You're the director!

They are well-known in Holland, the old-fashioned picture frames with holes you can stick your head in.

For the Dutch Film Festival in September 2015, Hoog+Diep, commissioned by Tree-ON, developed the installation “Jij bent de regisseur” (“You are the director”) where you can place yourself in a movie and control the movie’s story. A centuries-old concept, in a high-tech remix.

Jij bent de regisseur - NFF2015

Passers-by can sit in a directors chair across a large screen and use an iPad to control what will happen after every scene. Better even, the spectators and the director are composited into the movie in real-time, together with the pre-recorded actors.

As the director and the audience perform their personal movie, everything is recorded. When the movie is done, the director can enter an e-mail address. A few minutes later a YouTube link of the personal movie on YouTube is delivered to his or her inbox.

This installation ran for two weeks in the busiest walkway of shopping mall Hoog Catharijne in Utrecht. This made for a large group of newly aspiring actors who stole the show together with well-known Dutch actors Gijs Naber and Sigrid ten Napel:

Technology
The hardware setup consists of an iPad, a professional SDI camera, a BlackMagic Intensity Extreme capture device, an Apple Mac Pro and a 90 inch LCD screen.

The camera input is being captured by the Mac Pro in HD and streamed to a hardware-accelerated texture on the graphics card. There, HD footage with alpha channel (in ProRes 4444 codec) is blended over the live camera image.

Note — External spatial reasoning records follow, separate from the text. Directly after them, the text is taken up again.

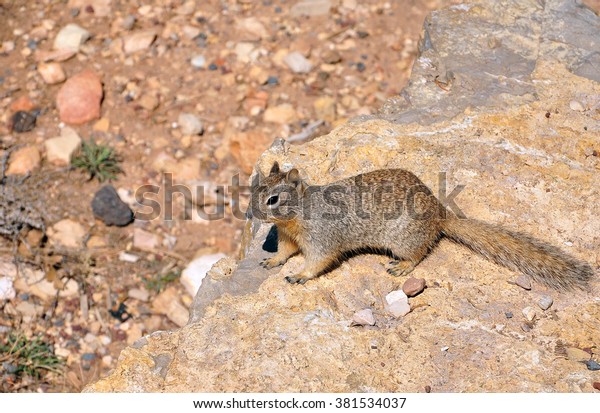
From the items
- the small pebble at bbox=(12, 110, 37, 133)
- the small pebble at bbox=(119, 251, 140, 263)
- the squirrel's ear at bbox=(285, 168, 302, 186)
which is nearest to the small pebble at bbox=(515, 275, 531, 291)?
the squirrel's ear at bbox=(285, 168, 302, 186)

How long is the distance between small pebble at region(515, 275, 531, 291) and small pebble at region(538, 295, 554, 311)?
135 mm

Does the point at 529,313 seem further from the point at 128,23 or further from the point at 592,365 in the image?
the point at 128,23

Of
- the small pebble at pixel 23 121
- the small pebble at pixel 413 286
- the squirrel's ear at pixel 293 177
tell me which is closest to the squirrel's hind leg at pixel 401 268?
the small pebble at pixel 413 286

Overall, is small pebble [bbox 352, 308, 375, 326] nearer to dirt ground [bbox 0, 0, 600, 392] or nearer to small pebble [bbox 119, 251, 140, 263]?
dirt ground [bbox 0, 0, 600, 392]

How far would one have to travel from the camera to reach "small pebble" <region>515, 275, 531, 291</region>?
4.94 m

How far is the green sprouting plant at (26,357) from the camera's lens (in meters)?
6.50

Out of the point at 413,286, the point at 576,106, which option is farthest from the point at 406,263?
the point at 576,106

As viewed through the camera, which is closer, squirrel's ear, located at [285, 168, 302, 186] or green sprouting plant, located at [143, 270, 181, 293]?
squirrel's ear, located at [285, 168, 302, 186]

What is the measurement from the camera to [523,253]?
500 cm

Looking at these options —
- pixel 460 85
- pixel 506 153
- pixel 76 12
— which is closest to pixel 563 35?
pixel 460 85

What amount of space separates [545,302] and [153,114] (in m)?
5.97

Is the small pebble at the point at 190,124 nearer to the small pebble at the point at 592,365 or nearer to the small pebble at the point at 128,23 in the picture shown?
the small pebble at the point at 128,23

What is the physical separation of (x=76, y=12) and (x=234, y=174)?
3872 millimetres

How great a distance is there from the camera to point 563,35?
693 cm
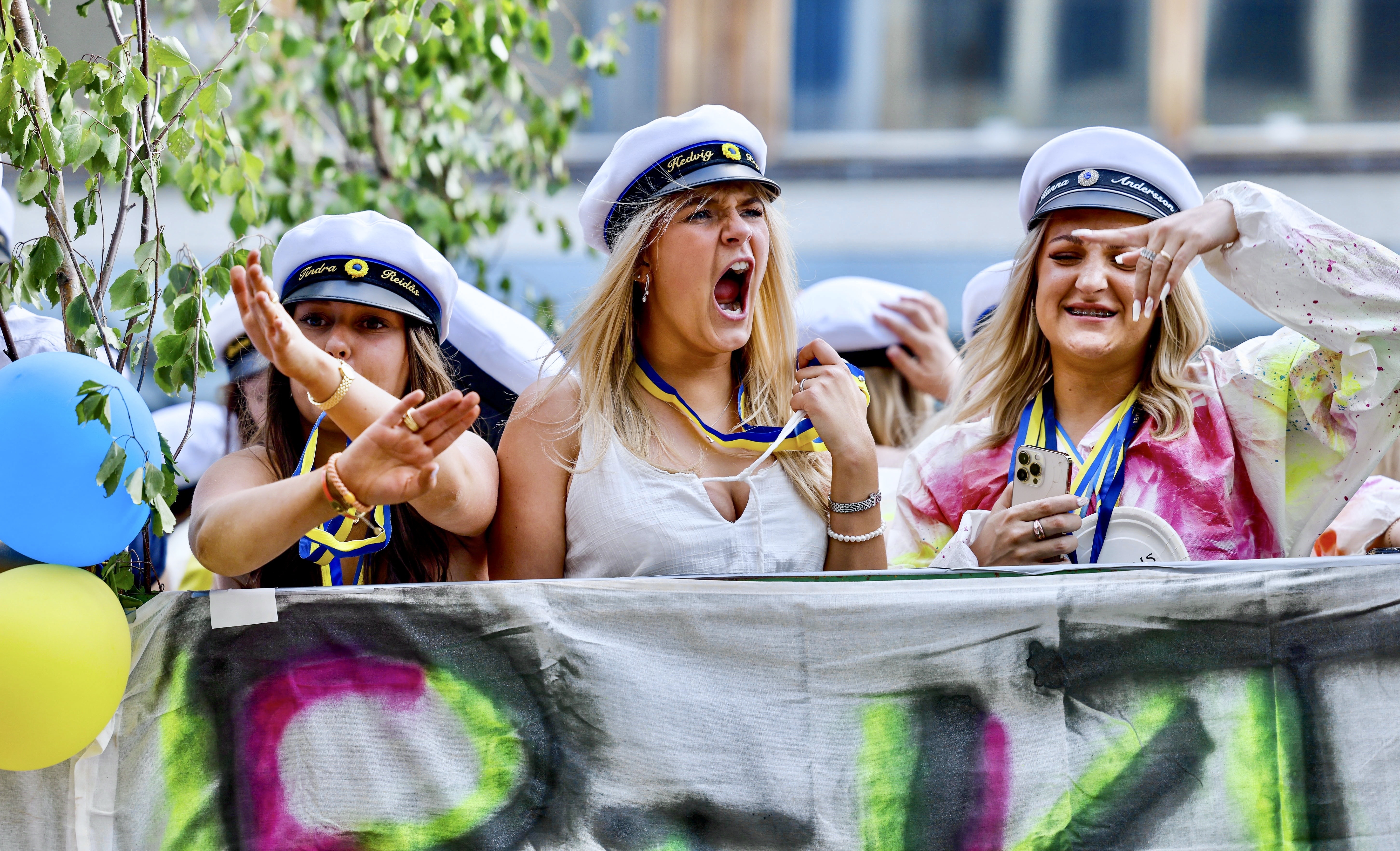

To produce this footage, actors have been recorded in a green-screen studio, animated computer graphics were added but without completely filling the background. This way, much of the original green remains open, where the live camera image can be seen through in the final installation.

Opnames-HC

The Mac Pro runs a local web server that serves a dynamic web page to the iPad, which translates the state of the system to a fullscreen touch interface and influences that state with the choices made by the director. We developed this interface and the interaction with standard web technology, but with custom server-side links to the video engine.

As soon as the video engine sees that a scene has finished, the last choice that was received via the webserver is being checked to determine which video will be played next. Since all previous choices have an effect on the next shots, we need many separate movie files in which all options are present. For 5 choices, we need 2 to the power of 5 = 32 separate scene options.

When the interactive movie is final and the e-mail address is entered (optionally of course), the recording is added to a queue, which compresses all recordings serially to a h264 format with limited bandwidth suitable for a relatively quick upload (between 100 and 150 MB for 2-3 minutes of video). Another queue uploads the compressed videos to YouTube and sends the link to an online server which generates a graphically designed email and sends it. All this happens in the background, while the new recordings are already underway!

Mail

The biggest challenge with all this was to make everything happen simultaneously on 1 computer. That is:

  • Real-time blending of camera image and movie at HD resolution
  • Recording the blended result to disk
  • Compress the recordings
  • Upload the compressed recordings to YouTube
  • Email links
  • Communicate and dynamically control the user interface on the iPad

Obviously this should all happen without ever stalling any of the processes and making sure the video always plays without hiccups. The only way to make this happen on a single computer was by spreading the calculations over separate cores and the graphics card of a Mac Pro.

We believe the whole system worked like a charm!